**Text to read**
THE China-led Asian Infrastructure Investment Bank (AIIB) is a mere start-up among development lenders – but already has a global footprint.
Kicking off its second annual conference in the South Korean resort island of Jeju yesterday, the bank can now boast a loan book of US$2.5bil, capped by new projects in India, Georgia and Tajikistan announced on Thursday. It also approved Argentina, Madagascar and Tonga as members yesterday.
With 80 members backing investments from a gas pipeline in Azerbaijan to a power plant in India, the institution can with some justification claim to be taking its place among established bodies like the Japan-led Asian Development Bank and the Washington-based World Bank.
As tension between the Trump administration and China has ebbed and flowed over regional trade and security, the AIIB has eased, for now, initial fears that it was set up to extend hegemony over its neighbours. The bank has presented itself as a key part of the multilateral global system that Chinese President Xi Jinping has vowed to defend.
Newly elected South Korean President Moon Jae-in addressing the opening ceremony, hailing AIIB’s achievement and pledging to beef up the country’s support for the bank.
“The AIIB’s role to support Asian infrastructure is very important” as countries have seen reduced fiscal room since the global financial crisis, says Moon, adding that the bank’s investment approach is in line with the economic growth method South Korea is seeking.
The bank expects to double its lending in the next five years, with US$6bil to US$7bil of projects in the pipeline already, chief investment officer D. J. Pandian says in an interview with Bloomberg Television.
“It’s a good case study where China can have a leadership role without dominating the institution,” says Zhu Jiejin, an associate professor at Fudan University’s School of International Relations and Public Affairs in Shanghai and senior researcher at the school’s Centre for BRICS Studies. Still, AIIB has a political dimension and “massive infrastructure building in Asia sponsored by a China-led development bank necessarily enhances China’s regional clout.”
For the moment, China seems to be working to directly dispel concerns that it can’t, or won’t, adhere to international norms when it comes to governance of projects abroad.
Among the 16 projects approved by the AIIB, 12 were co-financed with other development lenders including the World Bank, ADB, and European Bank for Reconstruction and Development. The arrangements implied that the bank is less likely to compromise humanitarian and environmental standards as initially feared, at least not in those projects.
Jin Liqun, the bank’s president, put focus on the environment in his speech at the opening ceremony, saying that the bank has an important role to play as a facilitator and supporter of the Paris Agreement. He says there are no plans for coal projects and that proposals that might hurt the environment will not be considered.

**Collected material**

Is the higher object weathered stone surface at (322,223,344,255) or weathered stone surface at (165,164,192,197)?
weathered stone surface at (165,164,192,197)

**Tasks to carry out**
1. In the AIIB article, why does Moon Jae-in call the bank's role in supporting Asian infrastructure very important? Answer in one to three sentences.
2. Copy out the part of the AIIB article that opens with the words "With 80 members" and closes with "vowed to defend.", renaming "Asian Development Bank" to "ADB".
The listing has no connection to the AIIB article.

**Solved tasks**
1. Moon says the role is very important because countries have had less fiscal room since the global financial crisis.

2.
With 80 members backing investments from a gas pipeline in Azerbaijan to a power plant in India, the institution can with some justification claim to be taking its place among established bodies like the Japan-led ADB and the Washington-based World Bank.
As tension between the Trump administration and China has ebbed and flowed over regional trade and security, the AIIB has eased, for now, initial fears that it was set up to extend hegemony over its neighbours. The bank has presented itself as a key part of the multilateral global system that Chinese President Xi Jinping has vowed to defend.